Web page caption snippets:

........

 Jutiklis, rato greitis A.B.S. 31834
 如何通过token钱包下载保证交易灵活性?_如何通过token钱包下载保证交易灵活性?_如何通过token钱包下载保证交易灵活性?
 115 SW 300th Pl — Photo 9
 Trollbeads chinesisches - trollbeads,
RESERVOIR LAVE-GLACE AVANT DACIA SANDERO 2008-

........

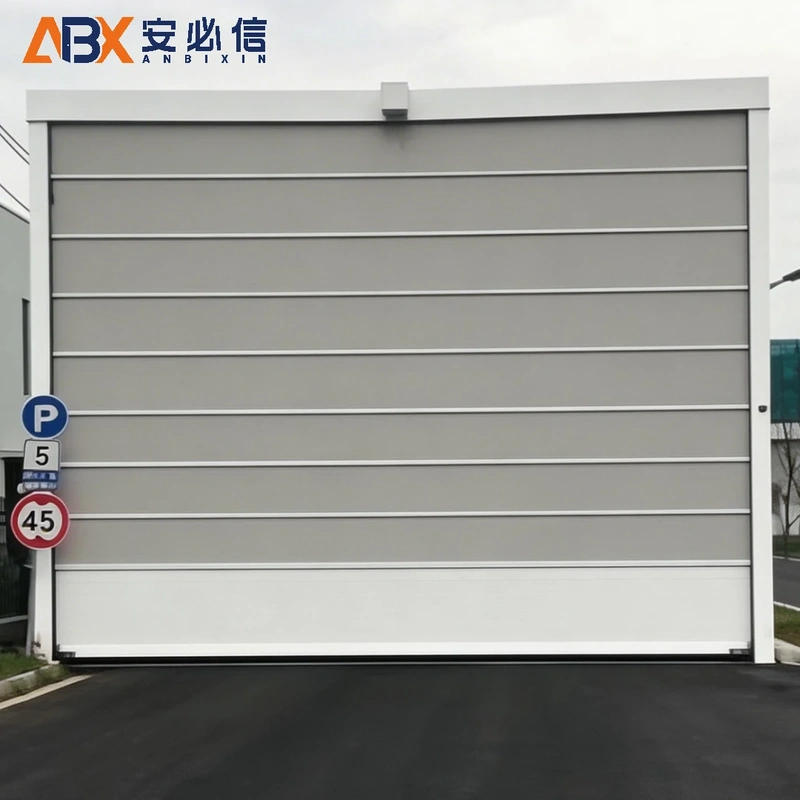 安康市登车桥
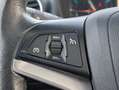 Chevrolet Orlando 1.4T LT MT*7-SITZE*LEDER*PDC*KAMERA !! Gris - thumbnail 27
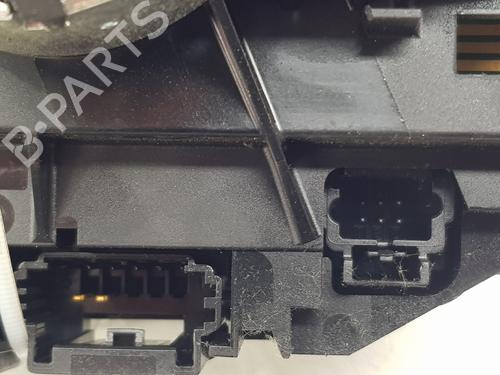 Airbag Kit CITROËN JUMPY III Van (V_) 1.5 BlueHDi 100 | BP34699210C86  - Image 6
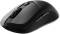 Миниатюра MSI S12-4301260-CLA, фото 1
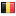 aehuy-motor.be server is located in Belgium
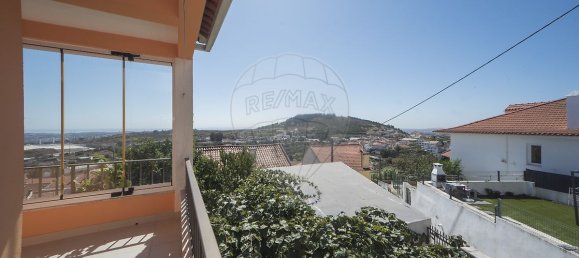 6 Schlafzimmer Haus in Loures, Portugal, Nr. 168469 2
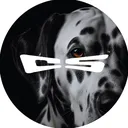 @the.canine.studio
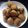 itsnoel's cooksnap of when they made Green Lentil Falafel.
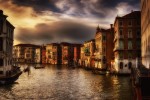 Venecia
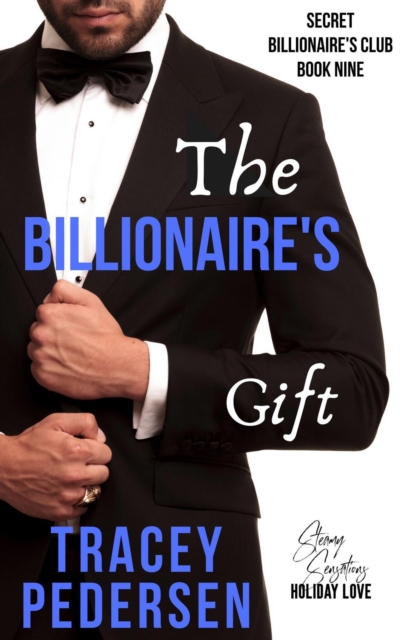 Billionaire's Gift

........

EXERCISE AIM: Return exactly the lines above from the line that has "Jutiklis, rato greitis A.B.S. 31834" through the line that has "RESERVOIR LAVE-GLACE AVANT", inclusive, and nothing else.

ANSWER BOX:
 Jutiklis, rato greitis A.B.S. 31834
 如何通过token钱包下载保证交易灵活性?_如何通过token钱包下载保证交易灵活性?_如何通过token钱包下载保证交易灵活性?
 115 SW 300th Pl — Photo 9
 Trollbeads chinesisches - trollbeads,
RESERVOIR LAVE-GLACE AVANT DACIA SANDERO 2008-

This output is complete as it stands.